「きもの文化と日本」



テレビ・新聞でおなじみの、日本を代表する経済学者である伊藤元重先生(学習院大学国際社会科学部教授)と、弊社会長、矢嶋孝敏との対談「きもの文化と日本」(日本経済新聞出版社)が12月12日に全国主要書店にて発売されます。[日経プレミア新書 870円(税別)]その販売を記念して「きものは難しくない、きものは高くない、きものはもっと自由に着てよい」など、気鋭の経済学者と創業100周年をむかえるきもの経営者が語ります。


きものと文化と日本


矢嶋:書籍製作にあたり10時間以上伊藤先生と対談させていただきましたが、当初のテーマである「きものの経済学」から「きもの文化と日本」まで話が拡がっていきました。本日はこれまでの対談を通して、伊藤先生が「きもの」並びに「きもの文化」についてどう感じたか、を伺いたいと思います。  始めに、対談で最も「意外だ」と思ったことは何ですか。

伊藤:この本の大きなキーワードは「ファッション」だと思います。ファッションとはカタカナですが、きものは平仮名。そこに絶妙な違いがあり、ファッションという切り口で捉えるときものの歴史や今の動きが分かる、というのが意外に感じました。また当たり前かもしれませんが、ファッションで常に時代を変えていくのは若い人達であり、その上の世代は出来上がった価値観の中に籠ってしまう傾向がありますよね。文化とはその周辺から生まれ真ん中に入っていくものですが、それらを非常に考えさせられました。実は先日この本のゲラを娘に見せたのですが、決してもう若者とは言えない歳の娘でも(笑)、反応が私共と違ったんですよ。

矢嶋:とても気になりますね、どういう反応だったんですか。

伊藤:今年やまとさんでゆかたを買ったらしいんですが、本文中のレースのきものの写真を見て、ぱっとすぐに「あっ、これあのレースのきものでしょ」と分かるんですよね。

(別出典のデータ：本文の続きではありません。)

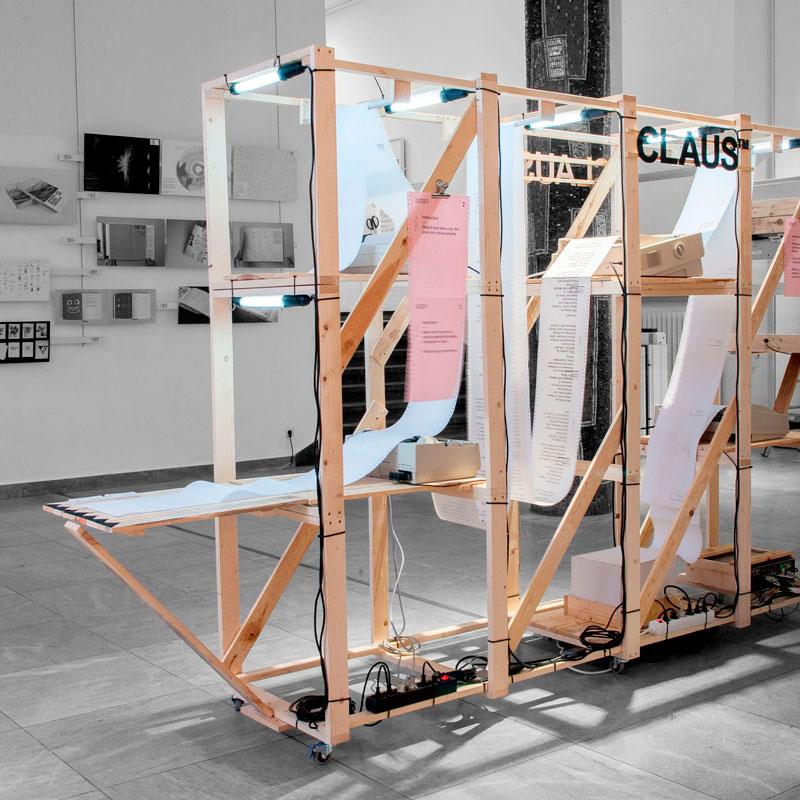 CLAUS™ partizipative Installation im Foyer der Hochschule Mainz © Christian Weber – Büro für Gestaltung und Kommunikation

娘は気づくのに、当の私はこれだったかな~、という程度で。若い人の方が過去に縛られない純粋な感性でモノを見ていることに気付くのと同時に、自分も歳をとったなと。

矢嶋:今聞いていて、はっとしました。ファッションは日本語に訳すことが出来ませんが、私が目指してきた「ファッション化・カジュアル化・アパレル化」、この3つはどれをとっても日本語に訳すことが出来ない。日本語で語れない言葉できものの改革をしなければならなかったのだ、と。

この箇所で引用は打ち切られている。